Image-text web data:
::::::::

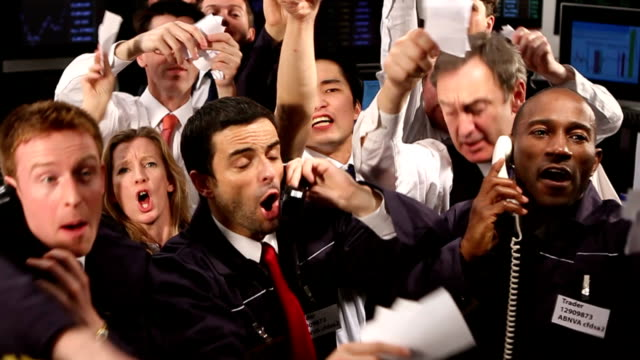 Stock Traders Crowd of financial traders in a Stock Exchange. Business people trading stocks and shares on an international scale. Trading currency, stocks and bonds. financial occupation stock videos & royalty-free footage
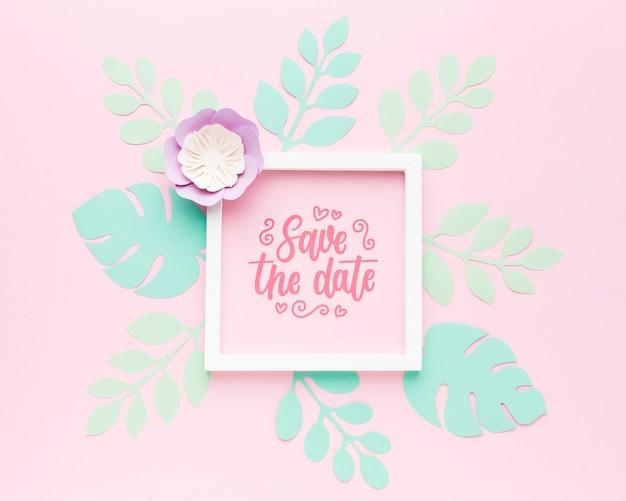 Hochzeitsrahmenmodell mit papierblättern auf rosa hintergrund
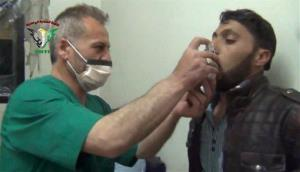In this image taken from video posted on April 18, 2014, a Syrian man is treated with an inhaler in Kfar Zeita, a rebel-held village in Hama province.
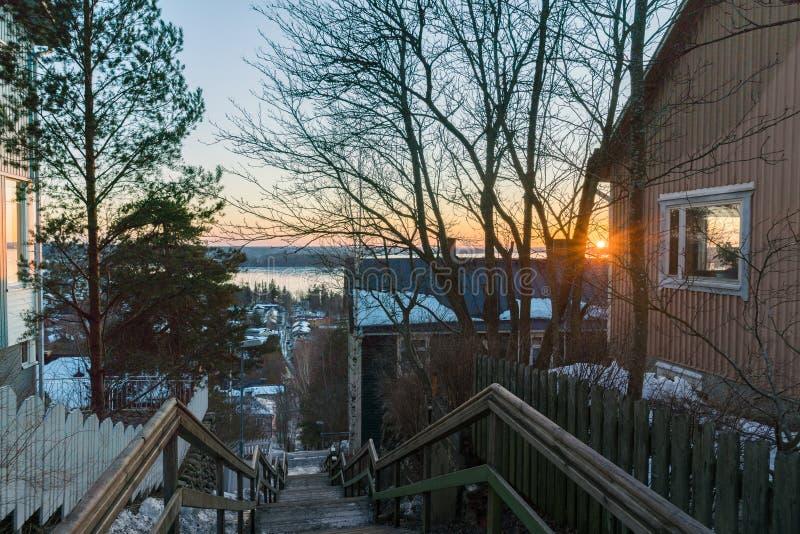 Puesta del sol del invierno sobre el lago y las calles septentrionales pintorescas en Finlandia foto de archivo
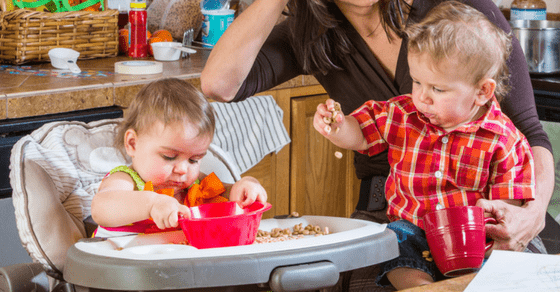a mom in a kitchen holding a boy on her lap next to a girl in a highchair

::::::::

The entries above are to be reproduced exactly, with the pictures dropped.

Output of the task
 Stock Traders Crowd of financial traders in a Stock Exchange. Business people trading stocks and shares on an international scale. Trading currency, stocks and bonds. financial occupation stock videos & royalty-free footage
 Hochzeitsrahmenmodell mit papierblättern auf rosa hintergrund
In this image taken from video posted on April 18, 2014, a Syrian man is treated with an inhaler in Kfar Zeita, a rebel-held village in Hama province.
 Puesta del sol del invierno sobre el lago y las calles septentrionales pintorescas en Finlandia foto de archivo
a mom in a kitchen holding a boy on her lap next to a girl in a highchair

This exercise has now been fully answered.